TEXTO DE ORIGEM:
Ruído e espuma a propósito da “manifestação dos caixões”

A “guerra” que opõe o  SOS  Movimento Educação, e representantes  do ensino particular e cooperativo, ao Governo, por motivo do novo sistema de financiamento às escolas privadas com contratos de associação com o Estado, teve hoje o seu momento trágico-cómico  com o “cortejo” de caixões à porta do ministério da Educação após o tema ter também “entrado” na campanha eleitoral do Presidente reeleito e ter sido objecto de intenso debate parlamentar.

Naturalmente, os média têm dedicado ao assunto grande destaque. Contudo, uma leitura das notícias publicadas, no sentido de se conhecerem alguns dados  básicos indispensáveis à compreensão do assunto, resulta numa enorme frustração. De facto, o que se encontra nessas notícias são declarações das associações sobre os números invocados quer pelo Ministério quer pelas associações de escolas que “assinaram a adenda” ao contrato com o Estado, depoimentos soltos de professores ou de pais de alunos sobre o “programa” das manifestações de protesto que se propõem desencadear, declarações de deputados, a favor ou contra as medidas do Governo, e pouco mais.

Qualquer tentativa para saber algo de mais substancial, como seja, quantas, ao certo, são e quais são (nomes) as escolas privadas e cooperativas que possuem contratos de associação com o Estado, onde se localizam (localidades e não apenas distritos) e se se encontram em zonas carecidas de escolas públicas“, quantos alunos frequentam esses estabelecimentos e em que graus de ensino, quantos estabelecimentos públicos existem na mesma área,  qual o custo real de cada aluno e de cada turma, qual a situação sócio-económica desses alunos, para além de outras informações que permitam verificar a adequação da situação actual à legislação que regula o funcionamento destes estabelecimentos e assim se poderem analisar  as razões que assistem a cada uma das partes, resulta vã.O jornal Público, apresenta hoje a infografia seguinte com a identificação dos distritos em que se encontram as “93 escolas” de ensino particular e cooperativo,

porém, sem as nomear. Aparentemente, trata-se de distritos em alguns dos quais o ensino público se encontra largamente implementado. (Esta é apenas uma dedução que a notícia não ajuda a esclarecer, apesar de se tratar da mais completa que encontrei na imprensa de hoje).

QUESTÕES SOBRE MATERIAL:
1. Segundo o texto sobre a manifestação dos caixões, onde decorreu o cortejo de caixões?
2. Prossiga o texto sobre a manifestação dos caixões a partir da última frase apresentada.

DADOS DE ENTRADA:
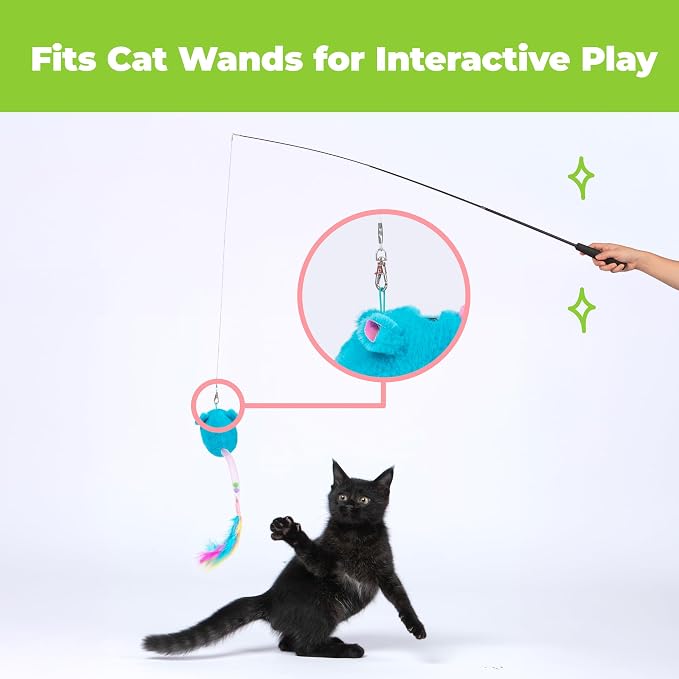 Catify Interactive Cat Toy - Squeaking Mice Set, Blue & Fuchsia | Catnip Infused, Tap to Activate Squeaks, Soft, For Indoor Kittens & Cats, Independent Play, Attaches to Wand, Pack of 2 - Image 8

RESPOSTAS AOS EXERCÍCIOS:
1. À porta do ministério da Educação.

2.
A mesma ausência de informação clara e detalhada se encontra nos sítios electrónicos das associações, que se limitam a inserir vídeos de peças televisivas sobre debates parlamentares e declarações de caracter político, em muitos casos inaudíveis, para além das posições dessas associações.

Por seu turno, no sítio electrónico do Ministério da Educação a informação sobre as escolas de ensino particular e cooperativo é escassa, não se encontrando ali a informação acima referida.

Face a tão notória ausência de informação substancial sobre a situação real deste sector de ensino só pode concluir-se que o que tem vindo a público é apenas “ruído” e “espuma”.

Não será pois de estranhar que tendo em atenção os sacrifícios impostos à generalidade do sector público, o cidadão comum  seja levado a considerar difilmente aceitável  que as escolas privadas e cooperativas exijam ao Estado, isto é, aos cidadãos que pagam impostos, uma contribuição financeira superior àquela que é concedida aos estabelecimentos do sector público. O que parece “normal” é que quem pretende ter os filhos no ensino particular assuma esse custo.

ADENDA (26 de Janeiro)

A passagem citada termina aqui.